We propose a simple measure to identify prescient ideas in natural language using finetuned transformer models (e.g., BERT). By finetuning separate model on a temporally split corpus, we learn time-specific discourse. We identify prescient politicians, judges, and firms as individuals and groups who use language that is poorly predicted by a model trained on contemporaenous text but well-predicted on a model trained on future text. The following figure is an illustration of our model:

The principle advantage of this model is that it enables researchers to study variation in a given word within a specific time period and between actors. For example, here are the most and least prescient uses of the word race by politicans in the 1961 to 1963 United States Congress.

Implementation

We provide a easy to follow tutorial in jupyter notebook demonstrating how to compute prescience on your own corpora.
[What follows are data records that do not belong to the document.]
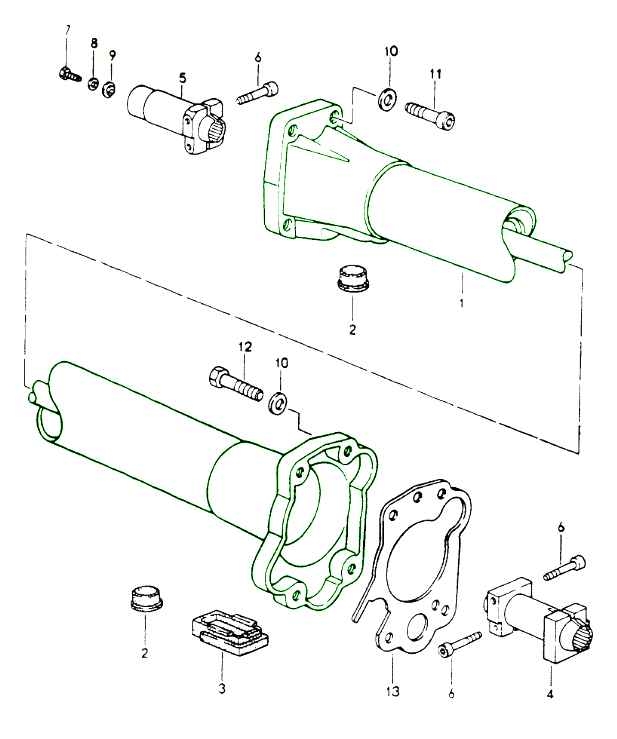 7
8
9
5
6
10
11
1
2
12
10
6
2
3
13
6
4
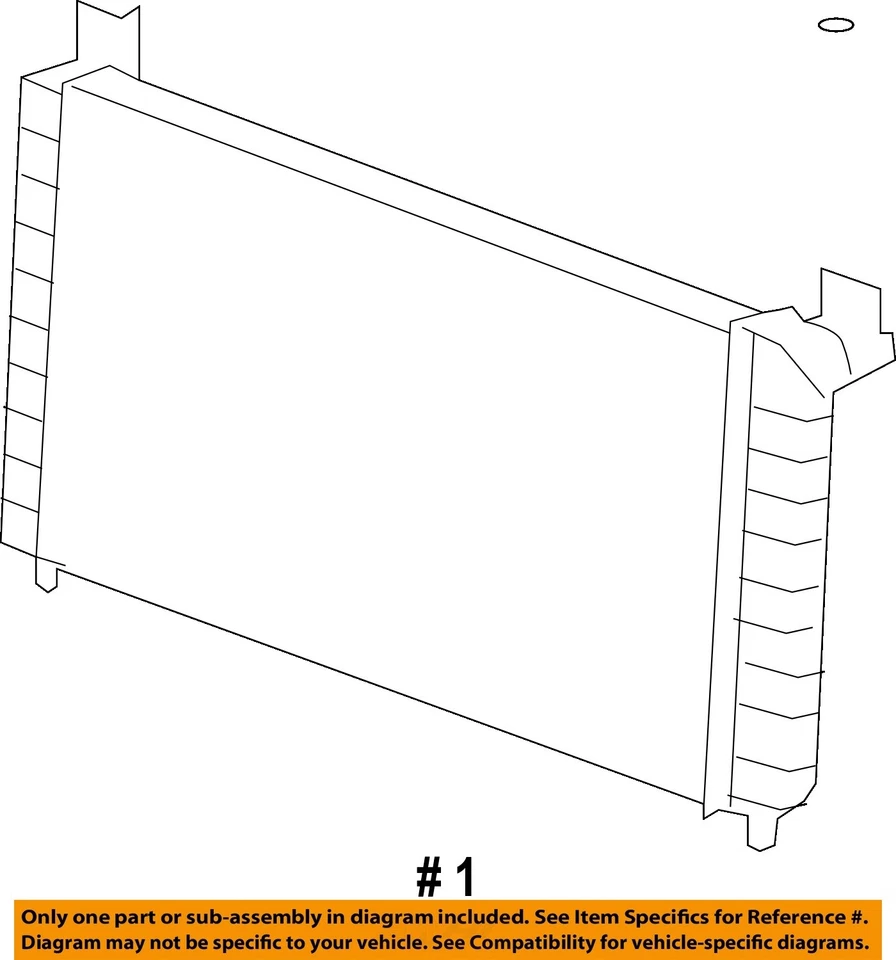 # 1

Only one part or sub-assembly in diagram included. See Item Specifics for Reference #.
Diagram may not be specific to your vehicle. See Compatibility for vehicle-specific diagrams.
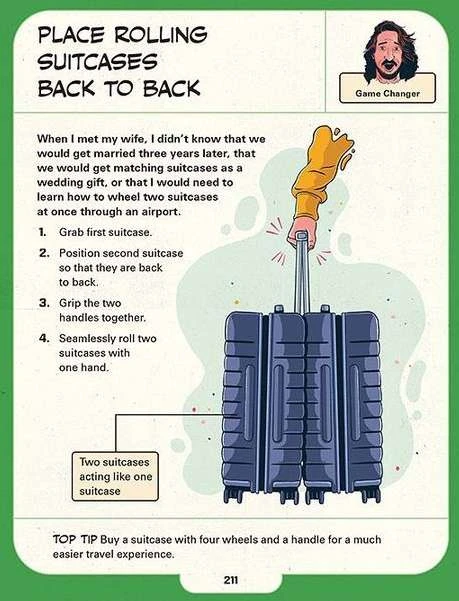 PLACE ROLLING SUITCASES BACK TO BACK

Game Changer

When I met my wife, I didn't know that we would get married three years later, that we would get matching suitcases as a wedding gift, or that I would need to learn how to wheel two suitcases at once through an airport.

1. Grab first suitcase.
2. Position second suitcase so that they are back to back.
3. Grip the two handles together.
4. Seamlessly roll two suitcases with one hand.

Two suitcases acting like one suitcase

TOP TIP Buy a suitcase with four wheels and a handle for a much easier travel experience.

211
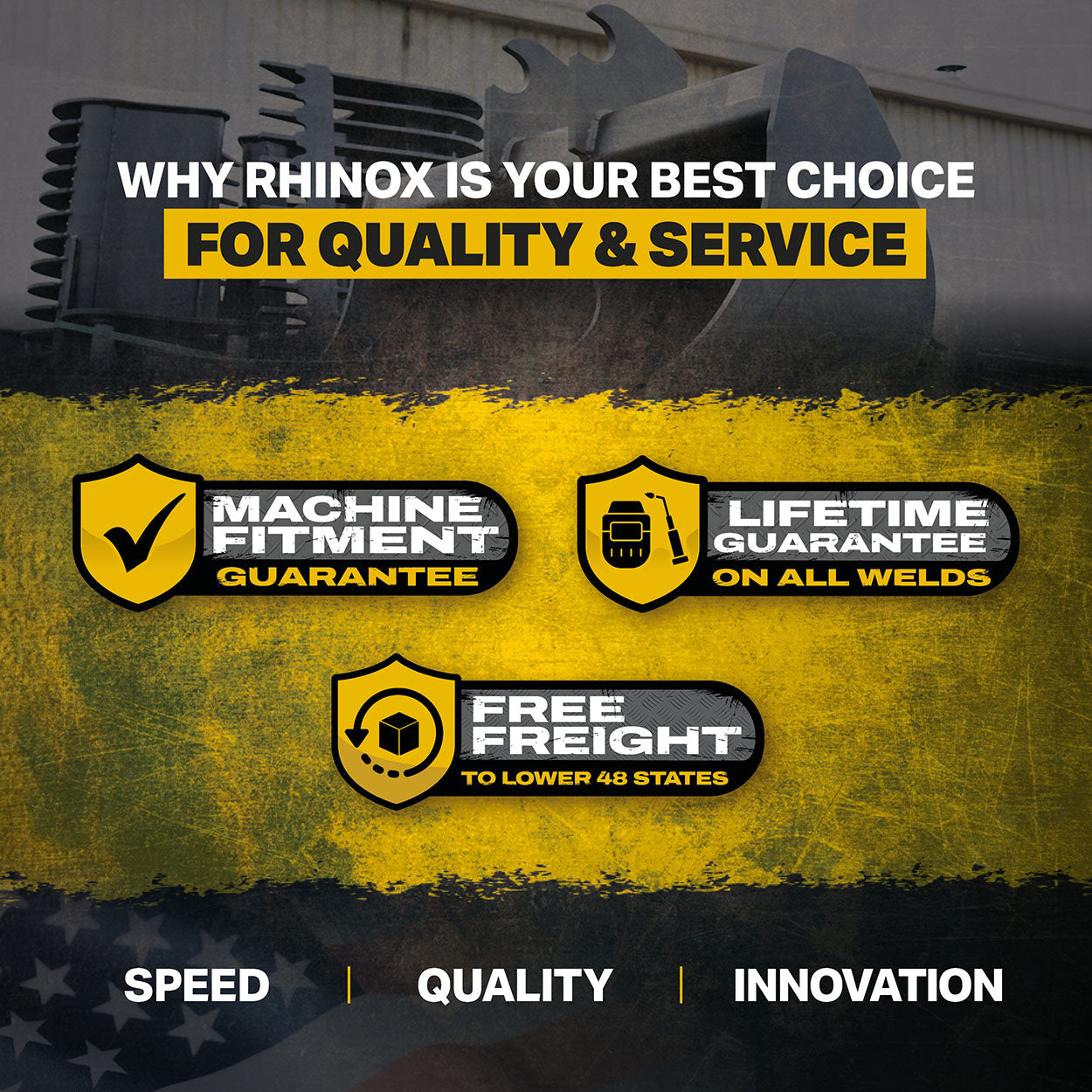 WHY RHINOX IS YOUR BEST CHOICE
FOR QUALITY & SERVICE

MACHINE FITMENT GUARANTEE

LIFETIME GUARANTEE ON ALL WELDS

FREE FREIGHT TO LOWER 48 STATES

SPEED | QUALITY | INNOVATION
  1. Finetune custom BERT models over a temporally split corpus
  2. Compute prescience using the finetuned BERT models
  3. Analyze prescience to understand what the model deems prescient

GPU Acceleration

This code has PyTorch dependencies and is best run on GPU. You should install the correct version of PyTorch from their website. It has been tested on torch=1.6.0 and cuda=10.2.